** Texto seleccionado **
Los encargados de proteger este derecho cuando ha sido violado son los jueces, concretamente los jueces federales en el caso de México. Pero sucede, en ocasiones, que los encargados de proteger los derechos fundamentales –la libertad de expresión u otros- no saben cómo hacerlo o no tienen una idea correcta del lugar que tales derechos ocupan en la construcción de un Estado democrático.
Esto es lo que sucedió en el caso del amparo promovido por el poeta Sergio H. Witz, que fue resuelto hace tiempo por la Primera Sala de la Suprema Corte, por una votación dividida de 3 votos contra 2.
En la sentencia del que ya es conocido como “Caso Bandera”[1], la Suprema Corte considera que no hay objeción constitucional al hecho de que a una persona se le siga en México y en pleno siglo XXI un proceso penal por la grave falta de haber escrito un poema.
Lo grave del asunto consiste, según los Ministros de la mayoría, en que el poema contiene ciertas alusiones “escatológicas” y quizá un poco groseras en contra de la bandera mexicana. Y eso les pareció suficiente como para que se le abriera un proceso penal por el delito de “ultrajes a los símbolos patrios”, lo que puede llevar al escritor a una pena de prisión de hasta cuatro años.
Al contrario de lo que sostuvo en ese caso la Suprema Corte, en el derecho comparado encontramos decisiones que han permitido la existencia de fuertes críticas en contra de símbolos u objetos a los que las sociedades de referencia les conceden una gran importancia.
Es el caso de los Estados Unidos, cuya Suprema Corte entendió que no se podía procesar a nadie por quemar una bandera norteamericana en público (en el caso Texas versus Johnson de 1989).

** Tarea asignada **
Enumera todas las expresiones que el texto sobre el "Caso Bandera" pone entre comillas. No hace falta consultar las entradas.

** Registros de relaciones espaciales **
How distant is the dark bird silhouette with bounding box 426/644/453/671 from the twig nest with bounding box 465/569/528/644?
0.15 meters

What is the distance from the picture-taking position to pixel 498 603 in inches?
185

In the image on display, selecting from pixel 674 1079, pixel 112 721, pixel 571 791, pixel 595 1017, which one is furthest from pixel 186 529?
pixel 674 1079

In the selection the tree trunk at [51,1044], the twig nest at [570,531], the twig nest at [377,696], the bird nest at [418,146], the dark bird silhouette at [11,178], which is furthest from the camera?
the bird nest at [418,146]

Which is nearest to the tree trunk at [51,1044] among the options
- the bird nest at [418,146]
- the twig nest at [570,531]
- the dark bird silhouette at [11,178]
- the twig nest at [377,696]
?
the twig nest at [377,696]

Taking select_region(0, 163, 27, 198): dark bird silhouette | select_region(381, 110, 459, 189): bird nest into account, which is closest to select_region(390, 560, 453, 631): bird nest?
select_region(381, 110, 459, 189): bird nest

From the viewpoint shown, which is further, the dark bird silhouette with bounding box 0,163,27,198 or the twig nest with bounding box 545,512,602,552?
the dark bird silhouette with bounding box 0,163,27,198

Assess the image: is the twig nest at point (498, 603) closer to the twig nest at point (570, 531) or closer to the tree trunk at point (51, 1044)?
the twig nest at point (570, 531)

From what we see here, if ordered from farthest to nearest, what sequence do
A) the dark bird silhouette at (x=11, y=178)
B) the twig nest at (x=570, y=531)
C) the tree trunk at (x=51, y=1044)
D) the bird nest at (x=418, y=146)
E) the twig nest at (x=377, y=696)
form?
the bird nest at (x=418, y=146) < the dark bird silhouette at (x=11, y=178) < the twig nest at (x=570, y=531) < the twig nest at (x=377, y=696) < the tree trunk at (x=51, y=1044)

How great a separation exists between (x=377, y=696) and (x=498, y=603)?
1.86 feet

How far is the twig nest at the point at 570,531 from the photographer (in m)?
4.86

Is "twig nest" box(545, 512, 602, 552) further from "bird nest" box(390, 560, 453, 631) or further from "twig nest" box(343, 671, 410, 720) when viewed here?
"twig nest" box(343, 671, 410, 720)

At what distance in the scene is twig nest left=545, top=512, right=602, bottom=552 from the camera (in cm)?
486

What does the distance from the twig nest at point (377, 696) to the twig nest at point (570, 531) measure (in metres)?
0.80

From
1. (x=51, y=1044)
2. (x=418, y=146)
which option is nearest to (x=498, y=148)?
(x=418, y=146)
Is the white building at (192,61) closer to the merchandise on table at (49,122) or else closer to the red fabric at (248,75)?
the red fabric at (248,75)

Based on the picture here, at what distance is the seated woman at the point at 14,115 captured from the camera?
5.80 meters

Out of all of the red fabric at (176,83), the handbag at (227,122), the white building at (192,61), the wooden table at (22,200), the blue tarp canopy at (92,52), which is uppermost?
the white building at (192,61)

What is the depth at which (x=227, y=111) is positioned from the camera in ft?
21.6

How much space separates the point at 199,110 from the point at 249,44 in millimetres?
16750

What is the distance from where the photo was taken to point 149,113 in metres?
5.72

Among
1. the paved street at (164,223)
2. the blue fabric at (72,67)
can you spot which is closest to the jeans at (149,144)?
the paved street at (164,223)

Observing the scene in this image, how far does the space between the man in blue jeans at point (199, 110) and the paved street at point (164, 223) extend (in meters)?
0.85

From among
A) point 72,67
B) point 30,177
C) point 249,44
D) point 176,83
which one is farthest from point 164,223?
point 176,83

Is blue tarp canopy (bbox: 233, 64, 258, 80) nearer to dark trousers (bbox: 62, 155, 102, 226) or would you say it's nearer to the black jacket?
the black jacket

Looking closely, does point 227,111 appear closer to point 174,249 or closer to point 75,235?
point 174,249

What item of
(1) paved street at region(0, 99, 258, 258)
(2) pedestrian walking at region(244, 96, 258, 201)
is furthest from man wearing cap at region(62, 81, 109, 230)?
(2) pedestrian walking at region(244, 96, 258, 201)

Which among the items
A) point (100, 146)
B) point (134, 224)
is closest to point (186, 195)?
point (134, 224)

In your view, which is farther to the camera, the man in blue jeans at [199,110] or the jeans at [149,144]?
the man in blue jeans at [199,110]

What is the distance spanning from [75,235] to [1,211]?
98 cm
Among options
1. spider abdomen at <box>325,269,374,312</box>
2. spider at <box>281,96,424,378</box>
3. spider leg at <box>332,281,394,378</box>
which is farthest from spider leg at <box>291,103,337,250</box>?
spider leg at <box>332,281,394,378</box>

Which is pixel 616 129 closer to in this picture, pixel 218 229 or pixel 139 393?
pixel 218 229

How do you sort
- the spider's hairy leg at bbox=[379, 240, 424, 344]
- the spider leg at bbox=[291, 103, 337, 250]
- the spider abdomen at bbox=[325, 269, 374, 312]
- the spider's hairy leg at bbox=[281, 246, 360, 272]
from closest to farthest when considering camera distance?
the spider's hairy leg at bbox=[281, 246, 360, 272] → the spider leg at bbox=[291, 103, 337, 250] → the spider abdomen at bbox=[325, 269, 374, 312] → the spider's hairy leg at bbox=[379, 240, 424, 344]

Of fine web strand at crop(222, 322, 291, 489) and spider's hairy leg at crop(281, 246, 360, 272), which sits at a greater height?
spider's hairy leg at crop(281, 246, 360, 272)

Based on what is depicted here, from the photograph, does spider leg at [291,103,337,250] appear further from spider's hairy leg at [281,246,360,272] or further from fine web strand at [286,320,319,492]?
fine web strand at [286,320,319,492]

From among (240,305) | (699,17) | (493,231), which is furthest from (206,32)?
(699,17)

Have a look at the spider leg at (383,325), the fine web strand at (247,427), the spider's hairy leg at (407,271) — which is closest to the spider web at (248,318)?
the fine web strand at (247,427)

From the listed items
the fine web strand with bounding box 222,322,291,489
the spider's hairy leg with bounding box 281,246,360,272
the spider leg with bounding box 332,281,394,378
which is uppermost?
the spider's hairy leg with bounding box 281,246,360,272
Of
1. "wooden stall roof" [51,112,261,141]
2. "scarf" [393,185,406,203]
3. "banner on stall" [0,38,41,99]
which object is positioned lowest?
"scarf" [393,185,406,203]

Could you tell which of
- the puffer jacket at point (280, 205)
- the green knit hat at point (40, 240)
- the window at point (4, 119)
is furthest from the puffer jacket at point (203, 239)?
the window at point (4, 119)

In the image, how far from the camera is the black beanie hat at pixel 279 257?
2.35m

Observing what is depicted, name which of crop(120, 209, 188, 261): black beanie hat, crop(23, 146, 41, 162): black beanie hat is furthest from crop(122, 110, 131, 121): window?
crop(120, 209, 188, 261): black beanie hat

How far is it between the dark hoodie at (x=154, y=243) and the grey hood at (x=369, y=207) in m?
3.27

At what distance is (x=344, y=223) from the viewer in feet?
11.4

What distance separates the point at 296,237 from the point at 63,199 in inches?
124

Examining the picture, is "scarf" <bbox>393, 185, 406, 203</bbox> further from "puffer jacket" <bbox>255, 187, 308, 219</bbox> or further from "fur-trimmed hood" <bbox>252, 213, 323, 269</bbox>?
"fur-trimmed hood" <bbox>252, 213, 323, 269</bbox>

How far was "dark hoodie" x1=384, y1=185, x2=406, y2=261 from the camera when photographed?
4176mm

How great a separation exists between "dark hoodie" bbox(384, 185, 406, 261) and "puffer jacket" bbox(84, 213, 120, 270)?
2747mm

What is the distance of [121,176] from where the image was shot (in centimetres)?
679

** Resultado **
- "Caso Bandera"
- "escatológicas"
- "ultrajes a los símbolos patrios"